In België moet altijd eerst iets gebeuren vooraleer er iets gebeurt.
Alle grote hervormingen en beslissingen kwamen er niet omdat we tijdig hadden geanticipeerd, wel omdat de externe druk onhoudbaar werd. De devaluatie van de Belgische frank begin jaren tachtig? Onder grote druk van Duitsland en het IMF. De politiehervorming? Die kwam er na de ontsnapping van Marc Dutroux en de Witte Mars. Een regering na 540 dagen onderhandelen? Pas nadat de financiële markten de langetermijnrente fors hoger hadden gestuurd. Strategie zit niet in ons nationale DNA, inertie des te meer. Defensie is het zoveelste voorbeeld in die rij.
Na de val van de Berlijnse Muur heeft België als geen ander het ‘vredesdividend’ geïncasseerd. We bouwden onze defensie in drie decennia met 80 procent af, van 110.000 militairen in 1989 tot amper 25.000 vandaag. Het defensiebudget kelderde naar nauwelijks 1 procent van het bbp in 2020. Bovendien bestaat in dit land nauwelijks een veiligheidscultuur. Waar andere landen massale crisisoefeningen houden en alarmprocedures testen, wordt in België gevreesd dat de bevolking ‘angstig zou worden’ van weerbaarheidscampagnes. ‘We zien wel’ lijkt onze nationale slagzin.

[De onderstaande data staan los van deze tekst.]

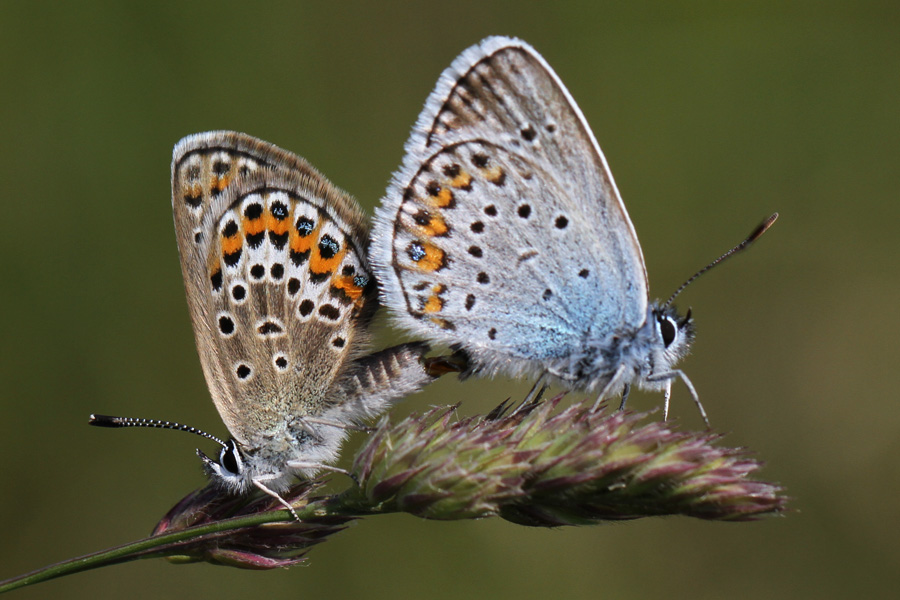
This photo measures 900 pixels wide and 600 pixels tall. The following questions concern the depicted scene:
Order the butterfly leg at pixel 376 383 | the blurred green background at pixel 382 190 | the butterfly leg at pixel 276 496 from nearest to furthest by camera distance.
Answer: the butterfly leg at pixel 276 496 → the butterfly leg at pixel 376 383 → the blurred green background at pixel 382 190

Het contrast met Finland is bijzonder groot. Terwijl België zich na de Tweede Wereldoorlog terugtrok in allianties, smeedde Finland tijdens de Winteroorlog tegen de Sovjet-Unie een nationale cohesie. Het concept ‘sisu’ – doorzettingsvermogen en de ijzeren wil om te slagen – is een cruciaal onderdeel van de nationale cultuur en weerbaarheid van Finland. België, daarentegen, lijkt te hebben besloten dat eigen defensie nutteloos is en alle lasten bij de bondgenoten te laten. Tot vandaag?
Vandaag wankelen alle pijlers van onze naoorlogse welvaart: de Verenigde Staten als veiligheidsgarantie, goedkoop Russisch gas, en China als gewillige afzetmarkt. We zien de afgelopen maanden bovendien tal van veiligheidsincidenten in Europa en in België. De wereldorde is radicaal veranderd. Dat betekent dat we als land veel actiever moeten nadenken over onze rol in de wereld, het ondenkbare durven denken en daar ook naar handelen. Defensie gaat over veel meer dan alleen maar militair materieel, het gaat over een mindset. De wil en de daadkracht om voorbereid te zijn op onverwachte omstandigheden.
Voor een echte cultuuromslag zijn drie pijlers noodzakelijk. De eerste is strategische geletterdheid. We moeten de omslag maken van een passieve freerider naar een strategische partner. Dat vereist jaarlijkse dreigingsanalyses, een expliciete nationale veiligheidsstrategie en een grotere stem van Defensie in het publieke debat. Zo besloot Zweden na 200 jaar neutraliteit in minder dan twee jaar NAVO-lid te worden dankzij een massaal publiek debat en transparante dreigingsrapporten.
De tweede pijler is een toekomstcultuur. Finland is het schoolvoorbeeld van strategic foresight. Door experts, militairen en burgers samen tien tot dertig jaar vooruit te laten kijken, worden toekomstige crisissen niet ondergaan, maar voorbereid.
De derde pijler is nationale weerbaarheid. Die begint bij de burger. Zwitserland, ook een federaal land met een complexe structuur, heeft een reserve van 120.000 direct mobiliseerbare militairen en burgers, die verplicht zijn noodvoorraden in huis te hebben. De herinvoering van de dienstplicht in Zweden bewijst dan weer dat het een moderne tool is om vaardigheden, cohesie en patriottisme op te bouwen. Meer reservisten hebben is de beste manier om strategische geletterdheid bij de bevolking te vergroten: onbekend maakt onbemind.
Defensie is niet alleen een militaire uitgave; het is een metafoor voor de staat van België. Wachten we op de toekomst of bereiden we hem voor? Het is de uitdrukking van onze bereidheid onszelf te beschermen, onze belangen te verdedigen en onze verplichtingen tegenover onze bondgenoten na te komen. We moeten dringend wakker worden uit onze naoorlogse wensdroom en de gordijnen openen, want buiten is het al een tijdje aan het onweren. Tijd om van ‘we zien wel’ naar ‘we zijn klaar’ te gaan.